The short version of this is that a unknown vulnerability (what’s known as a Zero Day Exploit) existed in multiple versions of Windows that was exposed in the NSA hack. As soon as Microsoft found out, they patched all of the versions of Windows that were currently under support, but not XP, which ended “Extended Support” in 2014 (12 years after it was introduced), which stopped all updates (including security updates) for everyone except a few large actors (the US Government among others) who couldn’t update their systems (or wouldn’t). Microsoft even put a pop-up in the last update to XP that told users they should upgrade to a newer operating system that appeared on the 8th of each month (although the user could disable this).

The New York Times has an Op Ed from an Assistant Professor at UNC on this. It demonstrates quite a bit of absolute ignorance of how the world works. She says a number of foolish things in this article (it’s worth reading), among which that MS should be supporting XP for free instead of charging for people who would like the privilege of running a 16 year old operating system. At what point should this stop? Should MS be forced to upgrade Win95 for free still (or at all?)?. I still have multiple systems that run 95/98/xp, because I am required to work with equipment that use these operating systems. For the most part, this equipment is airgapped at my customers (it is certainly my strong recommendation to do so), and if it is connected to the internet, well they pretty much get what they asked for.

The author also puts forward some of the standard FUD about Win10 being spyware, and complains (with some reason) about constantly changing interfaces in upgrades. So Microsoft gets (rightly in my view) blamed for the Win10 upgrade fiasco, but yet at the same time is to blame because people didn’t upgrade their systems, or had legacy software/hardware attached to the internet with a broad attack surface available.

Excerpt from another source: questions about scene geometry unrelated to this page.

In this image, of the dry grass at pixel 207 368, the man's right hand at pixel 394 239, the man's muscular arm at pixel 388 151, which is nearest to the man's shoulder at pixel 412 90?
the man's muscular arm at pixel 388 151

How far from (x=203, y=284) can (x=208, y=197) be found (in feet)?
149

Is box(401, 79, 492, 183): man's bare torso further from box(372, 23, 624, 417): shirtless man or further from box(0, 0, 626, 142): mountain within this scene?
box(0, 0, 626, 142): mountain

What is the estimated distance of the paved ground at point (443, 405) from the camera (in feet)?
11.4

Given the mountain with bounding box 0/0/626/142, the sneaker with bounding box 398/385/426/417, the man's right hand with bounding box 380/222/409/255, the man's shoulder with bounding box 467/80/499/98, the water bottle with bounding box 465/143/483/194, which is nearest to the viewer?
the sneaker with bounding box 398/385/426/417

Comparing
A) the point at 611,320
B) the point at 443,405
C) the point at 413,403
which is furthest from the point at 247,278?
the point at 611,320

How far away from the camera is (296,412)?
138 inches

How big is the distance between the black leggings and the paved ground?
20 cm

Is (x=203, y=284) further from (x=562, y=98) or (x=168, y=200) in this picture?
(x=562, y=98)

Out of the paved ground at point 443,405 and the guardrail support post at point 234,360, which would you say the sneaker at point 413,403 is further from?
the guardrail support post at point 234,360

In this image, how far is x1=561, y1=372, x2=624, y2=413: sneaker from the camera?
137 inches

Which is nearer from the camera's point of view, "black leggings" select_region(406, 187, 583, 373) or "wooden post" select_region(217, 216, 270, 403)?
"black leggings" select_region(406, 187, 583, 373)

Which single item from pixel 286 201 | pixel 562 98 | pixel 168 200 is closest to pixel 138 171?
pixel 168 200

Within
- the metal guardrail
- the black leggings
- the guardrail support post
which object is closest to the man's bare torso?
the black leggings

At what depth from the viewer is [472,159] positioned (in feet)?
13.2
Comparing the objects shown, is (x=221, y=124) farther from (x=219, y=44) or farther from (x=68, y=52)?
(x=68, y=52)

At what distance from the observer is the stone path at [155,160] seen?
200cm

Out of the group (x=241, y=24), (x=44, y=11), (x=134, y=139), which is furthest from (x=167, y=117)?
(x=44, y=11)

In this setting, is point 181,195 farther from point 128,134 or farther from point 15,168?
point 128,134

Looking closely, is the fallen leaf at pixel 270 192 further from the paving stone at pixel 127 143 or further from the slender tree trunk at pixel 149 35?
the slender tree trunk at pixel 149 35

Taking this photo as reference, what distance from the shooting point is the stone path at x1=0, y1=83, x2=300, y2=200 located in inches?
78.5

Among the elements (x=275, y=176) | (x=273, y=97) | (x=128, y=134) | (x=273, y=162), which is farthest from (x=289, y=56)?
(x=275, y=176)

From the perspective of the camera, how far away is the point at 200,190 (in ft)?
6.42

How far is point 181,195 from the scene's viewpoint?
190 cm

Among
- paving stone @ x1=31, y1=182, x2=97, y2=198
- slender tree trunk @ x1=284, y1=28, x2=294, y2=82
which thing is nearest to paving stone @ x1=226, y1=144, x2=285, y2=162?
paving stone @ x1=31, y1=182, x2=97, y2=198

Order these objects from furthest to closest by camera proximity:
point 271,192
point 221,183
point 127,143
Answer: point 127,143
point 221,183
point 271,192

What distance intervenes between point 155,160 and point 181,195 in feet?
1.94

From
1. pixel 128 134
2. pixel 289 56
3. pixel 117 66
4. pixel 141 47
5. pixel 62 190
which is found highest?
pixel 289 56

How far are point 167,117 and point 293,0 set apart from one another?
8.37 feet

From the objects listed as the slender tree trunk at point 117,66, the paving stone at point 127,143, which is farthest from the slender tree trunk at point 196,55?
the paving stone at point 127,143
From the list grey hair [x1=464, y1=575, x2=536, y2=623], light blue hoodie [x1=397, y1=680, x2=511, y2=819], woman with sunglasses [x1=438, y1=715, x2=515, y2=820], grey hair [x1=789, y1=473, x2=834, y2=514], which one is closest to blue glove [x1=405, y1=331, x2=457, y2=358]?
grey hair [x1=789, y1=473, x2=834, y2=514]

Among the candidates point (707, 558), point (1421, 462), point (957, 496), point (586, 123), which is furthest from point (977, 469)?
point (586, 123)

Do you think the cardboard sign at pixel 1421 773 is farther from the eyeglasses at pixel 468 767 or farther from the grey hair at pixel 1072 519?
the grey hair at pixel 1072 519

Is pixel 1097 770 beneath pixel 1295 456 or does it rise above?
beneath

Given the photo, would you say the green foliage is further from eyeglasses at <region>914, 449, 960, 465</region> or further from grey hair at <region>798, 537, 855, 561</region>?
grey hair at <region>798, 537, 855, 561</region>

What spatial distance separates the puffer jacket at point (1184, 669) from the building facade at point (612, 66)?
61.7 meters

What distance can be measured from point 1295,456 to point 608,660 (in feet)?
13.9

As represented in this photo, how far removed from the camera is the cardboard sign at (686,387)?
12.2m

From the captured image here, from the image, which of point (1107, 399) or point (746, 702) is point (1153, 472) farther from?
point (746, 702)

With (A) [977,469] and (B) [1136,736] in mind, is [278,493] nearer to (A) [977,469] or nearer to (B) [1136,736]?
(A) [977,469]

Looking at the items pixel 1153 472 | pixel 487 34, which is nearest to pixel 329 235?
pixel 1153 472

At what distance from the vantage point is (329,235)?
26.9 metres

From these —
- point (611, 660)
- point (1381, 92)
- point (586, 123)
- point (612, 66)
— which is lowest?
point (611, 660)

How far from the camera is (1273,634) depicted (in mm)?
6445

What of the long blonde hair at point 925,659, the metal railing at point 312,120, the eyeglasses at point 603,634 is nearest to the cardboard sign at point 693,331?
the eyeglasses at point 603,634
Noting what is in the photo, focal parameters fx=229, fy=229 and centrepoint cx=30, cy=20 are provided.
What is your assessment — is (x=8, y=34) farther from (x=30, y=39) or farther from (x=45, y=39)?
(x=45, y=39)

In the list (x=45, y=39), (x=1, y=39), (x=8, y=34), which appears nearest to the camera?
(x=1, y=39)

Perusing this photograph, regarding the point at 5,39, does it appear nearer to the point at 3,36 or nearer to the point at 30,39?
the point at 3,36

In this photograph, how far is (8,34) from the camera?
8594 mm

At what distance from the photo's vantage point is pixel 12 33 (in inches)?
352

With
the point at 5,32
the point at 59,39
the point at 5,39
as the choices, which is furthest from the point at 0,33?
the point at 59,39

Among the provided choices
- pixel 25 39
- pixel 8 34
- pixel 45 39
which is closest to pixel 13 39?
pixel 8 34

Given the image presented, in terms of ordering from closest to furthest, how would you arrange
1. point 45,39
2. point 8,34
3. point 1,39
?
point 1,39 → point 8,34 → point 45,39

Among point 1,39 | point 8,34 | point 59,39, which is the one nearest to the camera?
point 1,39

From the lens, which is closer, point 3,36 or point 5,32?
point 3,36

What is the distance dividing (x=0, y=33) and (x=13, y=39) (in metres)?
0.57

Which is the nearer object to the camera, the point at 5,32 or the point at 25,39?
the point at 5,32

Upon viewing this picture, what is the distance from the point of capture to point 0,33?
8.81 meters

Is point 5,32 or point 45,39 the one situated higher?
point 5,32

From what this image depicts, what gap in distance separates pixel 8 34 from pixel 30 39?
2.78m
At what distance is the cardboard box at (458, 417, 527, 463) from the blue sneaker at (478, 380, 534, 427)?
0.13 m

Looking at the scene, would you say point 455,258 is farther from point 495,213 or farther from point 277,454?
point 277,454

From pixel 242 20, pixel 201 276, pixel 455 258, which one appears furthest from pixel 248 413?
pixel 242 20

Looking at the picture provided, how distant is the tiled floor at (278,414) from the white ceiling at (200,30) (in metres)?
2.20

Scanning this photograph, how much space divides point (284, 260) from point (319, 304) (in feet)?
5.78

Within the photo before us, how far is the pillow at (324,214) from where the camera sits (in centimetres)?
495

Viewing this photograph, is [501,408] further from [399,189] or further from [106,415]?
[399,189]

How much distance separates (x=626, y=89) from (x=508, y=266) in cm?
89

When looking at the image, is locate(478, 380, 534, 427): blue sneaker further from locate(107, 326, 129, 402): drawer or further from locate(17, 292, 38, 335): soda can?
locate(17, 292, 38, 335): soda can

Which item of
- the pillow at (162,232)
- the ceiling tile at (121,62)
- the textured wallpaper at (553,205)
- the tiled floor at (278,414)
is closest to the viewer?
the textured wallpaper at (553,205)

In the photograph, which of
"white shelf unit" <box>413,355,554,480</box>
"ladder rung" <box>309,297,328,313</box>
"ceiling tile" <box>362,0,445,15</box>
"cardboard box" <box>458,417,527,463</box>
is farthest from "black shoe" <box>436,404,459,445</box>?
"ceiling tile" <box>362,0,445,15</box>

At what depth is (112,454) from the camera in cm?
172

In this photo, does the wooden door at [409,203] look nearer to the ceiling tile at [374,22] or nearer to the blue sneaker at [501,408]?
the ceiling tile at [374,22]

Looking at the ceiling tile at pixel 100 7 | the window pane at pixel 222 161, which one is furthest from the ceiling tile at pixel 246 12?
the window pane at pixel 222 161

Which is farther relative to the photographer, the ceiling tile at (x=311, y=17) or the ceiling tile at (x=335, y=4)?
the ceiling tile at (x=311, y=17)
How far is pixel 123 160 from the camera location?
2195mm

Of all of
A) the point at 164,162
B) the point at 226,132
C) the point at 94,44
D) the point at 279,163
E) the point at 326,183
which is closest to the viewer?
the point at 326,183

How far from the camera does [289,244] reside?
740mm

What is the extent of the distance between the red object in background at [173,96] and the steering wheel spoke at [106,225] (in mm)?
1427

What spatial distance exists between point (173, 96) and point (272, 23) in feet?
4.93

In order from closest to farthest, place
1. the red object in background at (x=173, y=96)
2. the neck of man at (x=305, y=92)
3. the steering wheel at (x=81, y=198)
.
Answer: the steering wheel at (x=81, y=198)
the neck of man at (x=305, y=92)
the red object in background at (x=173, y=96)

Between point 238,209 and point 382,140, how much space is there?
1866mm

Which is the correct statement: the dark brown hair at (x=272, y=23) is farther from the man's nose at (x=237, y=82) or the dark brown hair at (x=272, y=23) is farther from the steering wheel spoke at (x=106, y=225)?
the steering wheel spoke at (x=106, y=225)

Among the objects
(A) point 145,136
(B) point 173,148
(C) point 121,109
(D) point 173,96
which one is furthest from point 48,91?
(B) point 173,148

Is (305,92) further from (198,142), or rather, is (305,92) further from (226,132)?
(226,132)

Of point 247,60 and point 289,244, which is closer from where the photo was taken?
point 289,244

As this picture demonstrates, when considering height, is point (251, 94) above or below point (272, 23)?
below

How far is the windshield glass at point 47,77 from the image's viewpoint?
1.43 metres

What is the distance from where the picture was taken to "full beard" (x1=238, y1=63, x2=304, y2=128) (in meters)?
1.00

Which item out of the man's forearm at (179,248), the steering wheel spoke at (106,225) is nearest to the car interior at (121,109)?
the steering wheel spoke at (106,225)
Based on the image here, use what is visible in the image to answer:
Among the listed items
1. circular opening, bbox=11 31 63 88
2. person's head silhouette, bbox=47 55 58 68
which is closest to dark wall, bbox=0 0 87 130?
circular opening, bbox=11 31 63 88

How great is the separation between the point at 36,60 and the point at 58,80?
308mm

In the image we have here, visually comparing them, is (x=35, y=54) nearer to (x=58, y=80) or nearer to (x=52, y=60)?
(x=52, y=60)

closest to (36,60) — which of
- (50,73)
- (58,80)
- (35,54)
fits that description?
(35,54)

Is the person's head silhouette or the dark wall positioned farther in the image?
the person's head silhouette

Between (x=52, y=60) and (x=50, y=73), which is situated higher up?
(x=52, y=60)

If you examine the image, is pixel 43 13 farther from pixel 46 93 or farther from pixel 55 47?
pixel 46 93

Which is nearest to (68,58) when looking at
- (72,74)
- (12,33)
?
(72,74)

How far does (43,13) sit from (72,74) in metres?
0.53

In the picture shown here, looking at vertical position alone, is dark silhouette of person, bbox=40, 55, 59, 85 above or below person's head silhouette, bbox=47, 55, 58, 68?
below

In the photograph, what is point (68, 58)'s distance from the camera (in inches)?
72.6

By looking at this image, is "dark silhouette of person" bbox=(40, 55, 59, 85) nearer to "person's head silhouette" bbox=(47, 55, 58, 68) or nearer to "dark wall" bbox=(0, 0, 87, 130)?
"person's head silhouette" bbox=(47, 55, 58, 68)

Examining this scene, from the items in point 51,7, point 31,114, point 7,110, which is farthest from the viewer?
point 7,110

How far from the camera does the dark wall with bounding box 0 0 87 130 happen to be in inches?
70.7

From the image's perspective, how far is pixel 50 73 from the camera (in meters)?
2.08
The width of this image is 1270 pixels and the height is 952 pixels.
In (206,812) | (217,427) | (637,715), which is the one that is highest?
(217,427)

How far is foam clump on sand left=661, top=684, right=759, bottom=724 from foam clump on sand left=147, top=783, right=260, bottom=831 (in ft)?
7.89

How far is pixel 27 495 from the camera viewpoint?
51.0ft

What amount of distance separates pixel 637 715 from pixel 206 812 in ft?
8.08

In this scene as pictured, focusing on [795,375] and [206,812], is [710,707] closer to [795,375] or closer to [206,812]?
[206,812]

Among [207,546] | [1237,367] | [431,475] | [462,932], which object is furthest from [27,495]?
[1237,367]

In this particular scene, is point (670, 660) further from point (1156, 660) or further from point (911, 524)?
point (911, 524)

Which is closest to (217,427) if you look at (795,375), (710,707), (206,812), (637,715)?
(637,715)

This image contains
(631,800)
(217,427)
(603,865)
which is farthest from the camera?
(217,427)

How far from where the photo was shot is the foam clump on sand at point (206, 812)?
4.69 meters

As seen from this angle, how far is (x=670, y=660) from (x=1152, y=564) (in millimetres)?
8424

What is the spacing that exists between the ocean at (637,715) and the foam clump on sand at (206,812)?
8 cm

The professor then advocates a more governmental regulatory system for operating systems(to keep us safe). If you thought Win10 was insecure now, wait until the USG gets through with it.

It really is one of the more foolish op-eds that has come out of the times in recent history, and demonstrates a propensity for governmental regulation that is astounding to me. The end user has some responsibilities, and if the UK system can’t afford to properly run their IT departments, that’s on the UK government, not MS.